* **What you need to do**
Reproduce from the records below, with no pictures, exactly the lines between the one containing "شاكر وريما يوسف" and the one containing "cheap PET injection molding machine", inclusive.

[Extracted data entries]
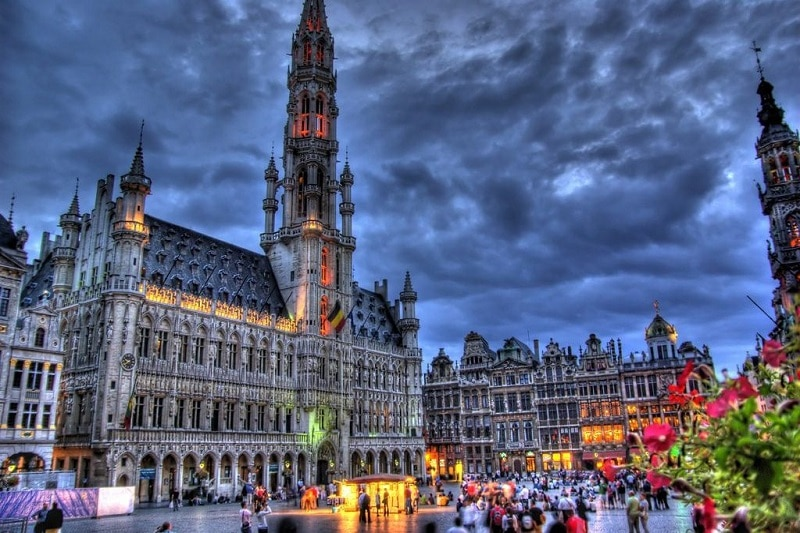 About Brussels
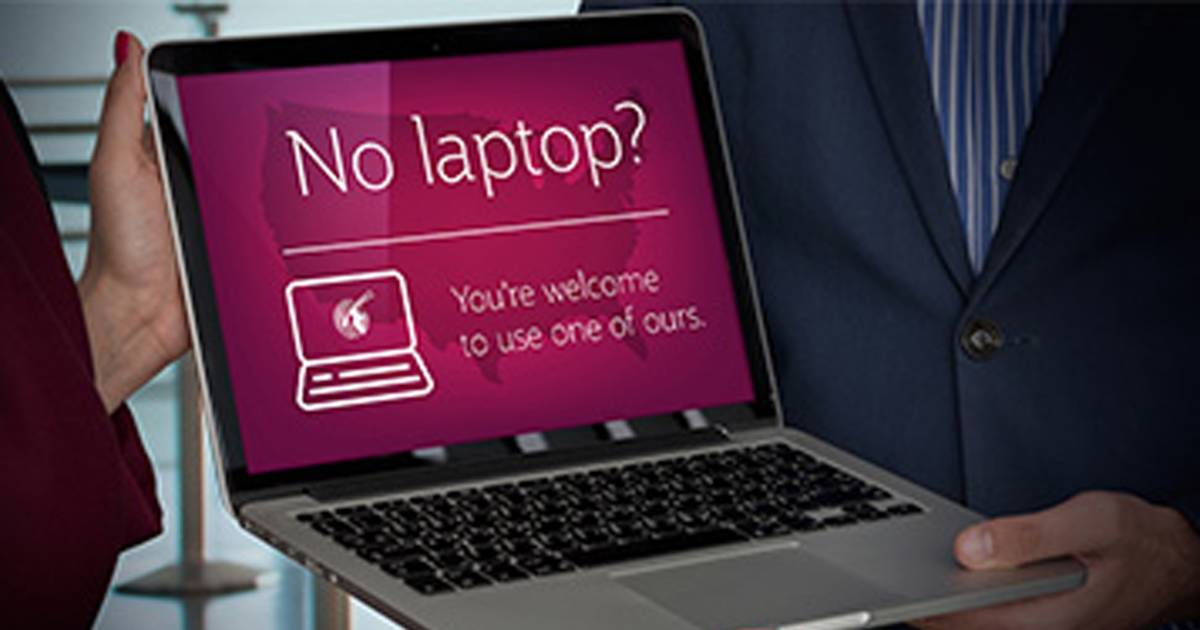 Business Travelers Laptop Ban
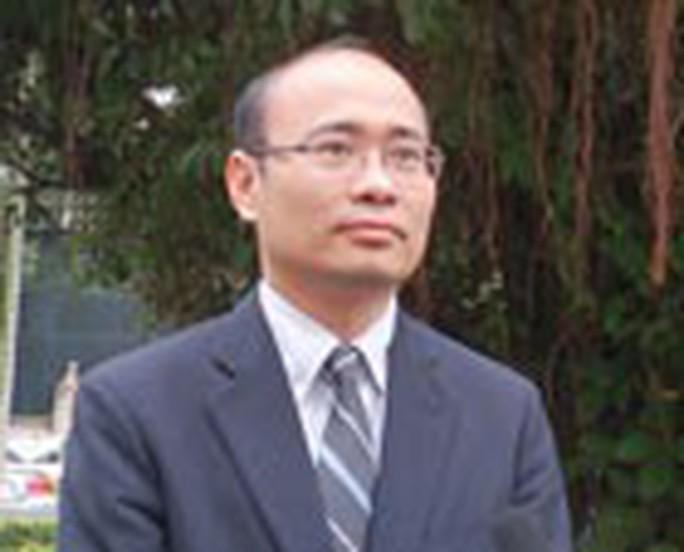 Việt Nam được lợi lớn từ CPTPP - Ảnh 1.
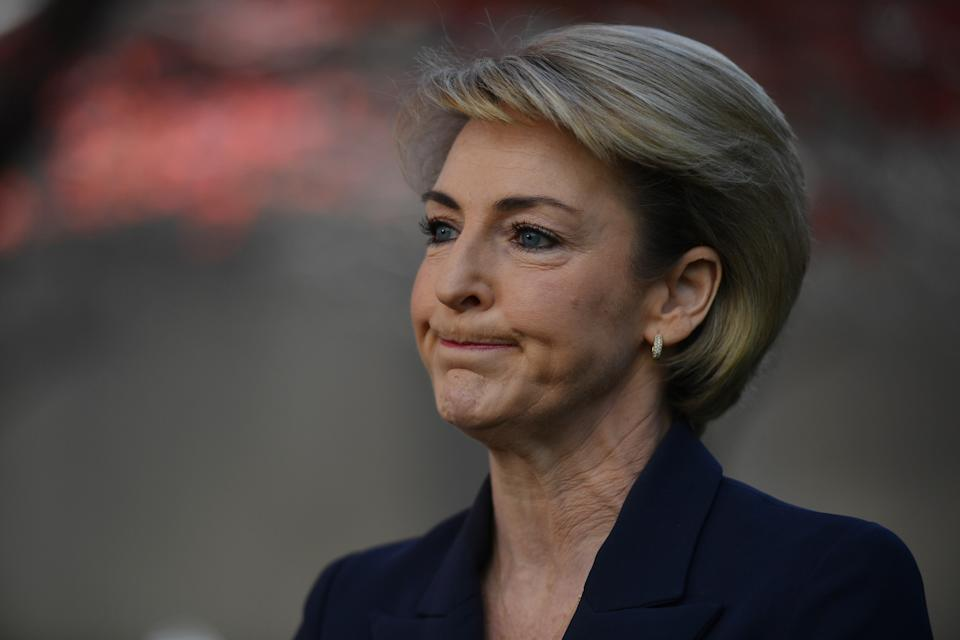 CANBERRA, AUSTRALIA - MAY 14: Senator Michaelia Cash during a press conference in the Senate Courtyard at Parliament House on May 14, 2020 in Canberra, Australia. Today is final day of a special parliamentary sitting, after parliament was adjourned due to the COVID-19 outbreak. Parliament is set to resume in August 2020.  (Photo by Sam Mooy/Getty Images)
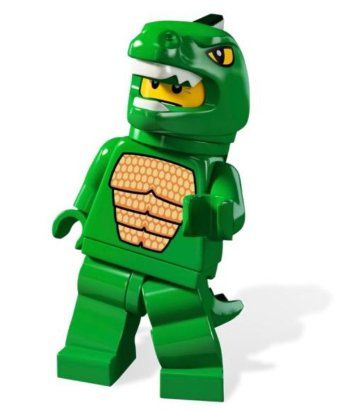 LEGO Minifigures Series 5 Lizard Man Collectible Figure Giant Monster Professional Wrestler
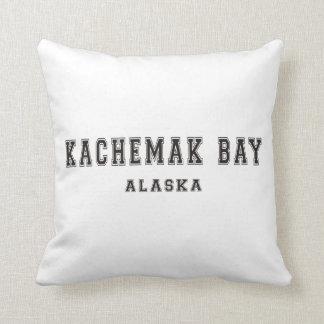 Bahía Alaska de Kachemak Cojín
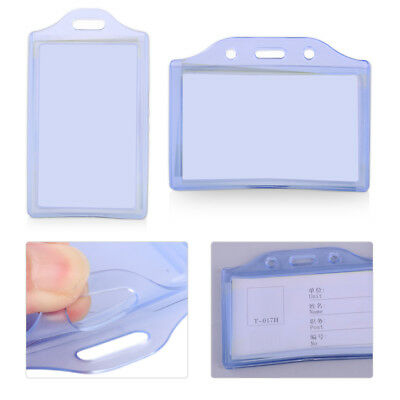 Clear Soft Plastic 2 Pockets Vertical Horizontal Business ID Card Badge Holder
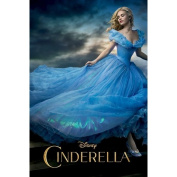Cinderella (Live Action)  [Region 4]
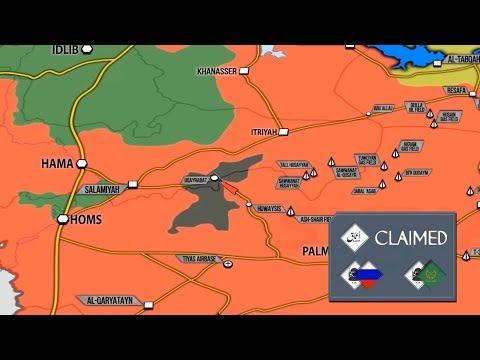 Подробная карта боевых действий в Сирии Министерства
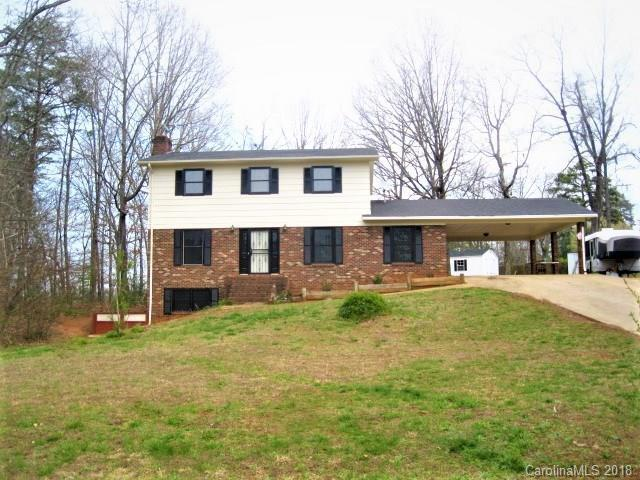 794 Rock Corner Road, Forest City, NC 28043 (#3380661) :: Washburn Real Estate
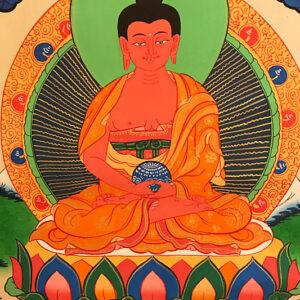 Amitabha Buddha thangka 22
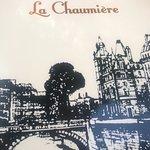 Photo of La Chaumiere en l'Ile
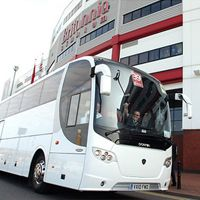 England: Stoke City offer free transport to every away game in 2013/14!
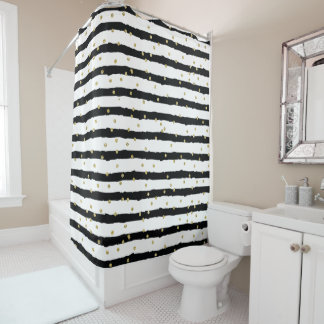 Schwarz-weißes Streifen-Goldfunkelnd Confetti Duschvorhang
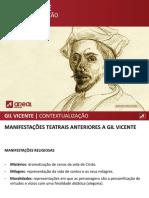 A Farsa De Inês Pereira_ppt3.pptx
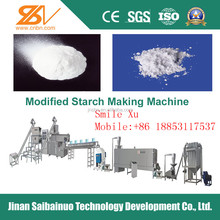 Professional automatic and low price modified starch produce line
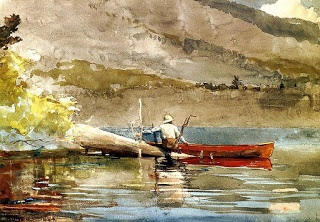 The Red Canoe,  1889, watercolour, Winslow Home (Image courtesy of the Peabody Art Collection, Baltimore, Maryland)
...
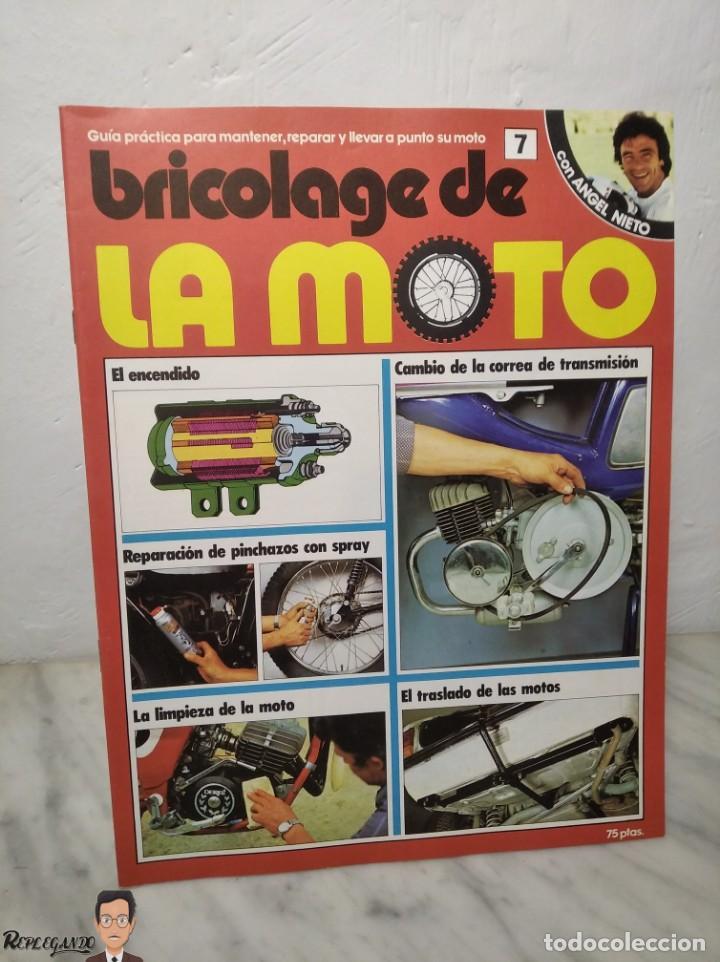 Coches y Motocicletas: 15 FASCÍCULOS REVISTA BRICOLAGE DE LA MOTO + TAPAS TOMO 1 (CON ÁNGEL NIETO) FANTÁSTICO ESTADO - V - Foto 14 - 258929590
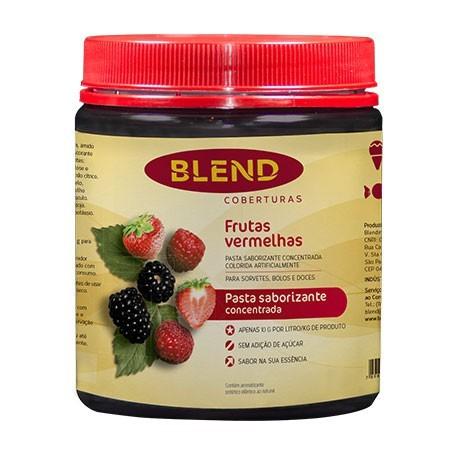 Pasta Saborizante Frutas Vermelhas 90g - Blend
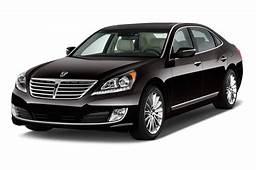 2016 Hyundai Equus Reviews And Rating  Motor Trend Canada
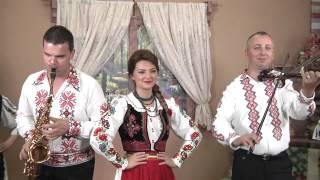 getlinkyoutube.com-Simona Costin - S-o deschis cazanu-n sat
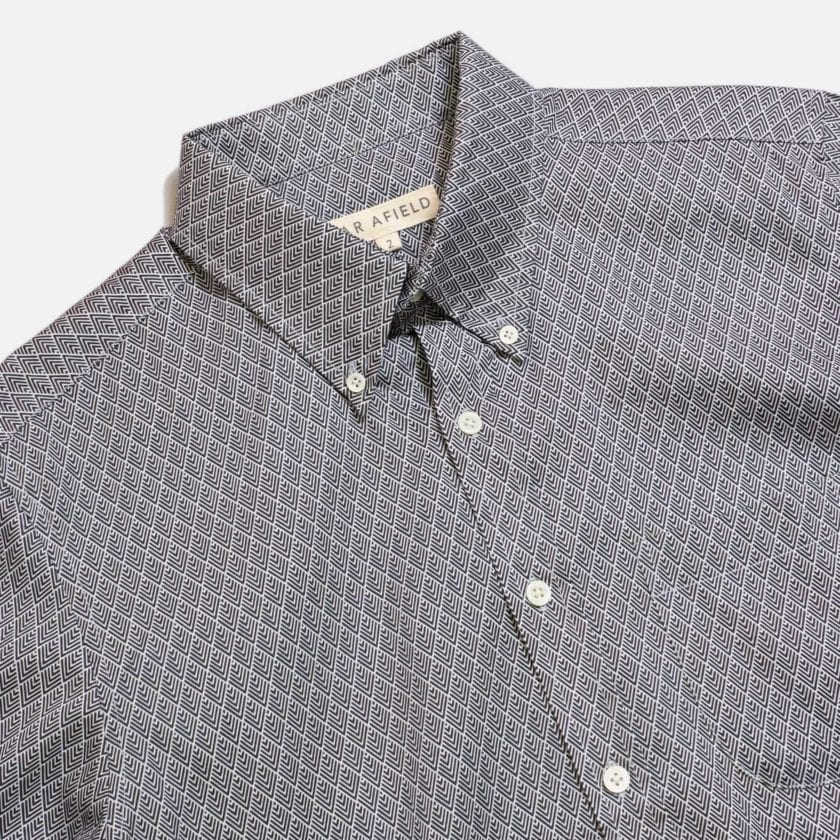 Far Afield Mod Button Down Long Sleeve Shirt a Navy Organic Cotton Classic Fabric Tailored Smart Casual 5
---
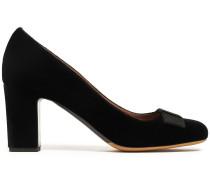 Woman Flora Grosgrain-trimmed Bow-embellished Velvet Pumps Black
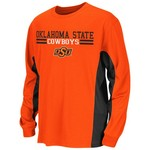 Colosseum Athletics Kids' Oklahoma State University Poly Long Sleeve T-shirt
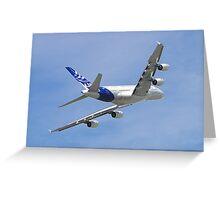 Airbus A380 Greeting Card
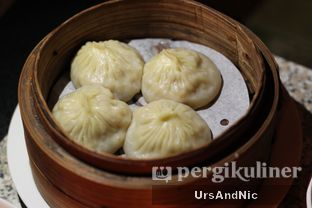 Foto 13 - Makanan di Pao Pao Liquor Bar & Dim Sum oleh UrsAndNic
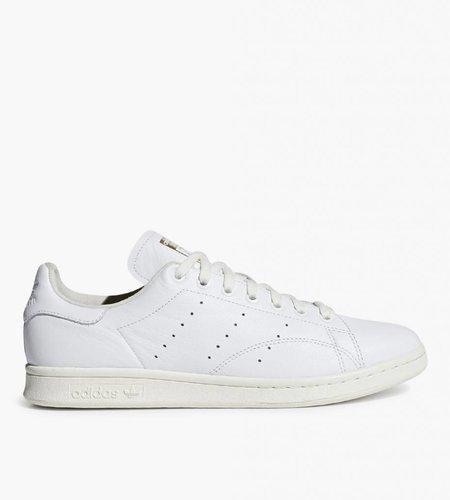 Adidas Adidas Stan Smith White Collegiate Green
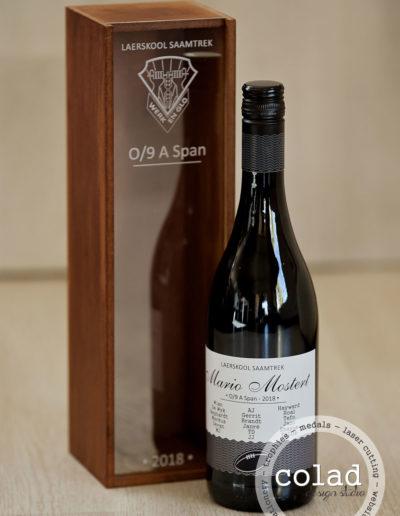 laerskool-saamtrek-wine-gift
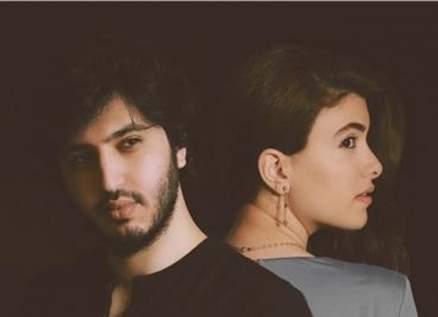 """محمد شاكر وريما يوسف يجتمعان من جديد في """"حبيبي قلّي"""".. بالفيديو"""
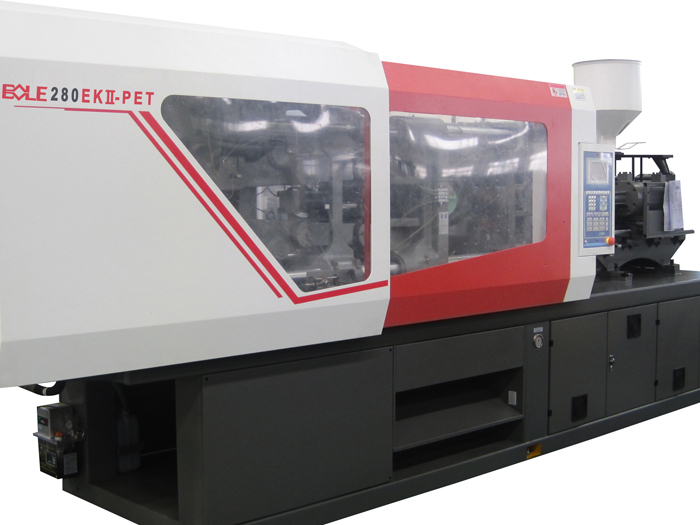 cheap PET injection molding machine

* **Written response**
 """محمد شاكر وريما يوسف يجتمعان من جديد في """"حبيبي قلّي"""".. بالفيديو"""
 cheap PET injection molding machine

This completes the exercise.